CDG Research Memo(5):無借金経営で財務の健全性は高く、収益性向上が今後の課題
■業績動向
3. 財務状況と経営指標
CDG<2487>の2023年12月期末の財務状況を見ると、資産合計は前期末比436百万円増加の7,987百万円となった。主な増減要因を見ると、流動資産は現金及び預金が335百万円減少した一方で、受取手形及び売掛金が307百万円増加したほか、CLホールディングスへの短期貸付金500百万円を計上した。固定資産は有形固定資産が20百万円増加した一方で、ソフトウェアが8百万円、保険積立金が73百万円、繰延税金資産が39百万円それぞれ減少した。
負債合計は前期末比125百万円増加の1,835百万円となった。流動負債で支払手形及び買掛金が213百万円増加し、未払法人税等が56百万円減少、固定負債で退職給付に係る負債が26百万円、役員株式給付金が8百万円それぞれ増加した。純資産は同310百万円増加の6,152百万円となった。配当金90百万円を支出した一方で親会社株主に帰属する当期純利益378百万円を計上したことにより利益剰余金が287百万円増加した。
経営指標を見ると、経営の安全性を示す自己資本比率は77.0%と高水準で推移し、無借金経営で現金及び預金も40億円強と潤沢で、財務の健全性は高いと判断される。収益性については売上高営業利益率が4.1%と若干上昇したものの、過去には1ケタ台後半の水準を維持していたことからすると、改善の余地があると言える。

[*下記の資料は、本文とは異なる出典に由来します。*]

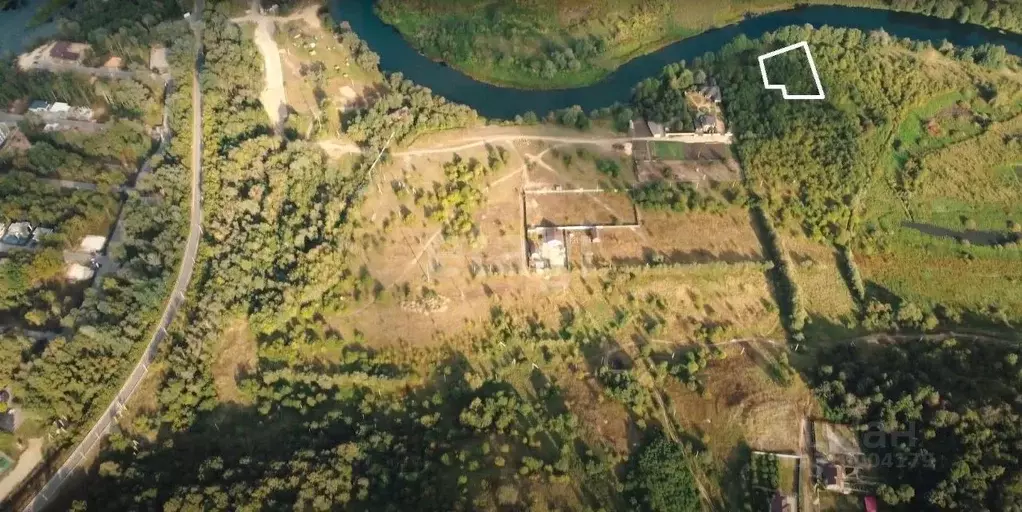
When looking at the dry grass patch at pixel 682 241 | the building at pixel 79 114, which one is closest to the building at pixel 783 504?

収益性が低下した要因としては、需要が拡大しているデジタルプロモーション領域の強化を図るべく、2019年3月期以降、専門人材の採用・育成に取り組むなど人財投資を継続した一方で、デジタルとリアルを組み合わせた難易度の高い複合型案件が増加し、見積もりに対してコストが増加するなど個別の収益管理が難しくなったことが背景にある。改善策として、SFAツールを導入して案件ごとに収益管理を徹底し、また、その他ITツールの導入で業務効率化を図った効果が、2023年12月期以降は顕在化しはじめると弊社では見ている。現在ではSFAツールとPM(プロジェクトマネジメント)ツールの連携の構築を進めており、引き続き生産性の向上の施策を推進している。また、ROEについても6.3%と前期比では上昇したものの、東証上場企業平均の9.1%(2022年度実績)を下回っていることから、同社では収益性のさらなる向上に取り組む方針だ。